Nel paese delle mosche che fanno finta d’essere morte
Oggi è stata una bella giornata per guardare le ombre delle nuvole.
Oggi è stata una bella giornata per guardare le ombre delle nuvole.
Chissà dove si nasconde la felicità qua?
E se qualcuno l’avesse trovata e messa al sicuro…
E se non esistesse o, peggio ancora, e se fosse intrappolata da qualche parte come una molecola d’ossigeno nell’acqua e che scivolasse via ogni qual volta che tentiamo di afferrarla?
Succede che ogni tanto, in qualsiasi posto, seduta o in piedi, mi assale il desiderio improvviso di premere il pulsante e scattare. Una semplice macchinetta bianca che sforna “quadretti impressionistici” di dimensioni tascabili. È constatabile che per poter realizzare una foto come si deve bisogna conoscere molte nozioni tecniche, ma quando si parla di Polaroid ciò che conta è fidarsi della casualità delle coincidenze: si potrebbe parlare, in tal senso, di pura intuizione. Basta un movimento del braccio e… “Click” – Il rumore che produce la pellicola nel momento in cui passa tra i rulli è come un silenzio che vibra all’infinito.

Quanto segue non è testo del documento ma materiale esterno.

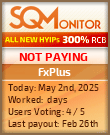 FxPlus HYIP Status Button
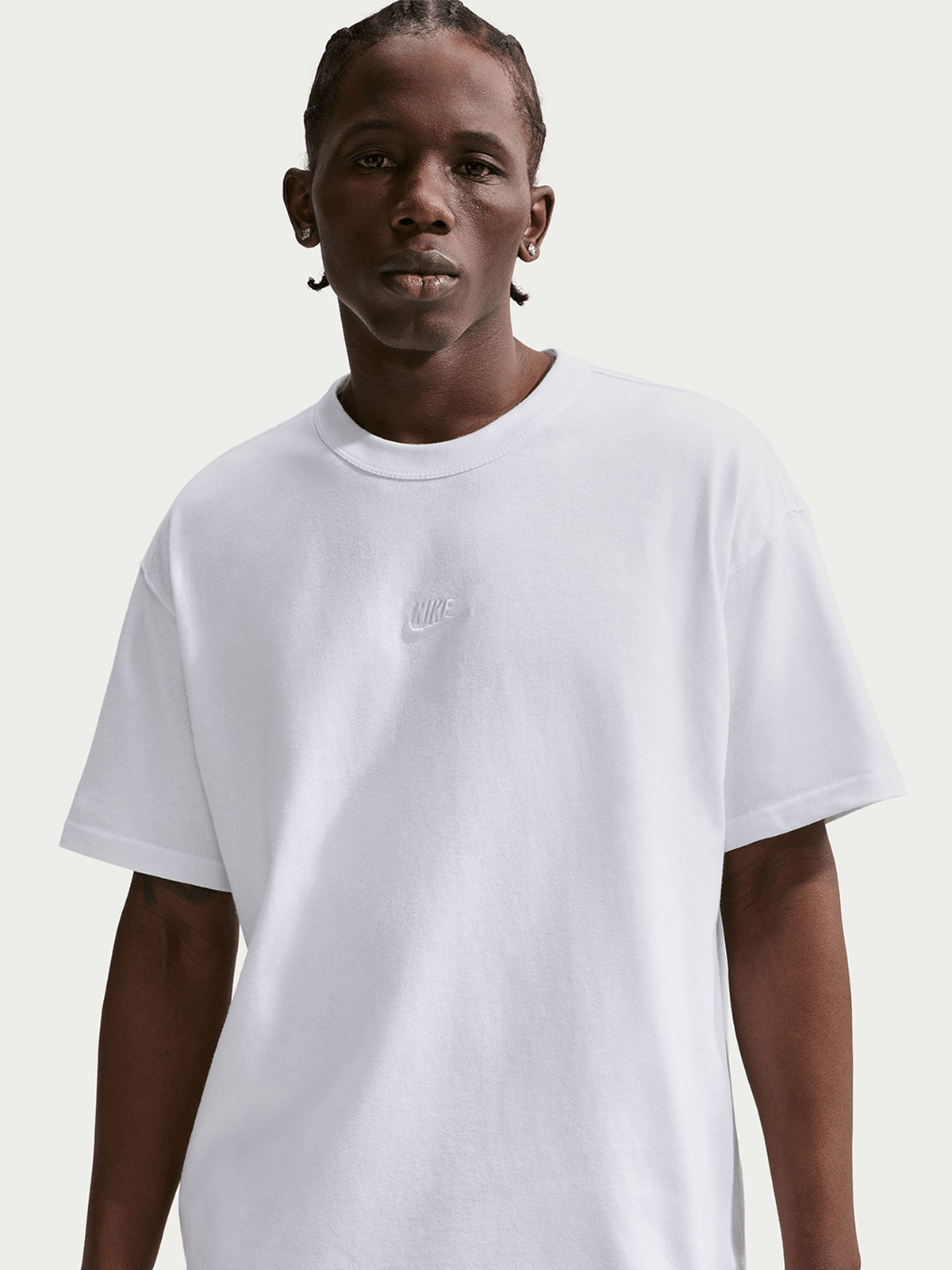 Nike Men's Sportswear Premium Essentials White T-shirt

Il mio nome non esprime chi sono, non parla di me, mi soffoca; un’anima abbandonata che non vuole far altro che sentirsi libera, senza doveri o obblighi morali… Libera o abbandonata, che cosa cambia poi? Un pesce in una boccia di cristallo nuota in tondo, ma se lo è già dimenticato. Quel poverino manco ha un nome, si limita a nuotare, a prescindere dal significato, da cosa vuol dire, dal suo destino, dal suo passato. Vive al secondo, in una boccia, ma tanto lui mica sa che c’è un mondo al di fuori. Povero pesciolino, costretto a nuotare all’infinito in una sorta di castigo involontario. Ma cosa ne può lui se è nato pesce?